Many young adults live at home to save money for themselves, but a significant percentage also do so to help their parents financially. According to the Federal Reserve’s survey on the financial well-being of American households, 33% of adults aged 22-24 and 42% of those aged 25-29 live at home to provide financial assistance to their parents. This trend has been growing, particularly among the younger group.

Supporting aging parents can be a heavy burden for young adults, especially those just starting out in life. If you find yourself in this situation, here are five things you should and shouldn’t do to ensure your own financial future remains secure.

Press Your Parents for Financial Information

Asking your parents about their financial situation might be uncomfortable, but it’s essential to know how long your help may be needed. Discuss their budget, expenses, and financial goals openly, and establish a plan for how you will contribute to their needs. If their financial behavior is reckless, consider setting boundaries and only contributing what you can afford.

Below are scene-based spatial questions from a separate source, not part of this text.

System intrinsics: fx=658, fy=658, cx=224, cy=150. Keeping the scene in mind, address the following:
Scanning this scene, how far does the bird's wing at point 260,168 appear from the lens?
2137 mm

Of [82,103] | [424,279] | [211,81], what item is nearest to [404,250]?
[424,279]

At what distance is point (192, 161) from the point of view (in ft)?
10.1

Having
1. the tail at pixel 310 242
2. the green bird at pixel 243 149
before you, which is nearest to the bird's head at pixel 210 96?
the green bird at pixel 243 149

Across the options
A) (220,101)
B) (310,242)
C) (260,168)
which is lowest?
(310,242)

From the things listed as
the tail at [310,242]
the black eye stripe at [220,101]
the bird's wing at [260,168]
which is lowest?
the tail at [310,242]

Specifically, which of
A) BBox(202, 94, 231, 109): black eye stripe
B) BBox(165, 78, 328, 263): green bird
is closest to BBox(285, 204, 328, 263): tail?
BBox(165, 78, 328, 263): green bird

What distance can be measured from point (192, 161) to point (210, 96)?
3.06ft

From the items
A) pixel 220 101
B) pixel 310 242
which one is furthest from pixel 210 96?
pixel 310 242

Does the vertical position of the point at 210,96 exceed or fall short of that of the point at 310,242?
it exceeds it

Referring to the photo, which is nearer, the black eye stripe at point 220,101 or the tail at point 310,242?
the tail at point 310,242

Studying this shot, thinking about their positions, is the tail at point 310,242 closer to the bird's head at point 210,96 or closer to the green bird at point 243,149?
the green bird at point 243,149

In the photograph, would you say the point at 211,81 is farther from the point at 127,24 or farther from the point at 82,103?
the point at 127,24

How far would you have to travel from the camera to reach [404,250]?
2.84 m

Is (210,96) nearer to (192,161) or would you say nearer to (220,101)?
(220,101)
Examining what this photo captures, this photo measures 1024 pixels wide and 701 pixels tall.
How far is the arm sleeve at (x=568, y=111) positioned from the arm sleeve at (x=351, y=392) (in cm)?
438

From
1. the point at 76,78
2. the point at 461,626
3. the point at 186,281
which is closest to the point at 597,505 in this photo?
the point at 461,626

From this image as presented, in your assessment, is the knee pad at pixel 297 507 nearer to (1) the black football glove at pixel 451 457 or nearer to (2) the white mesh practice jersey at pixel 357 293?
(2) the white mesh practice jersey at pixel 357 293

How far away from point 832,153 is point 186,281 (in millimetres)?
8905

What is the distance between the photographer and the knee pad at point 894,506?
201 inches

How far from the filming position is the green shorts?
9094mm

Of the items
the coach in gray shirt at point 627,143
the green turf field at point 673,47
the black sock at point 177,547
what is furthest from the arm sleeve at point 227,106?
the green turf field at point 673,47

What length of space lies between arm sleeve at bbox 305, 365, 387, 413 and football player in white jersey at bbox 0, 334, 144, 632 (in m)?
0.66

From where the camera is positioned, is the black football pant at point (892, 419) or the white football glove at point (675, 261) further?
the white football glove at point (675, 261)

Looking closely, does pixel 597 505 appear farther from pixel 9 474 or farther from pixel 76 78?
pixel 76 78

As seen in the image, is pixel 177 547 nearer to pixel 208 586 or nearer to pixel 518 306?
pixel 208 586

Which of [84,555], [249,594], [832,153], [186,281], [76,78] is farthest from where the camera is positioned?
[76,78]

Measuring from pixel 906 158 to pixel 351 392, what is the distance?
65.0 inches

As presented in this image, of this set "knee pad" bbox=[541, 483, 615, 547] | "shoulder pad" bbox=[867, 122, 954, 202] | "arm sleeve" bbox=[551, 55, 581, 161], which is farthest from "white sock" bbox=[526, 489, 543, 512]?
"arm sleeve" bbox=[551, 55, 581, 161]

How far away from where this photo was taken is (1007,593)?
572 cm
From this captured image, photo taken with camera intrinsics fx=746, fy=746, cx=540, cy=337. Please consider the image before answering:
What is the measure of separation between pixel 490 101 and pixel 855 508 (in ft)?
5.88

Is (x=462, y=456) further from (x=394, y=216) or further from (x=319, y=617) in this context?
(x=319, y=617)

Don’t Go into Debt to Help

Avoid jeopardizing your own financial future by borrowing money or co-signing on loans to help your parents. Instead, only commit to what you can afford and work together to find ways to reduce their expenses or find additional sources of income.

Don’t Sacrifice Your Savings Goals

Don’t put your retirement savings or other financial goals on the line to support your parents. Remember the importance of securing your own financial future before extending help to others. If necessary, seek professional help to manage your parents’ care and find resources to assist with their financial needs.

Research Financial Aid Programs and Resources

Explore financial aid programs and resources that might be available to your parents, such as property tax discounts or assistance with rent and utilities. Some helpful resources include AARP, the Eldercare Locator, and the National Council on Aging’s BenefitsCheckUp tool.

Supporting aging parents is a noble endeavor, but it’s essential to strike a balance between helping them and safeguarding your own financial future. By being open, setting boundaries, and utilizing available resources, you can ensure that both you and your parents are financially secure.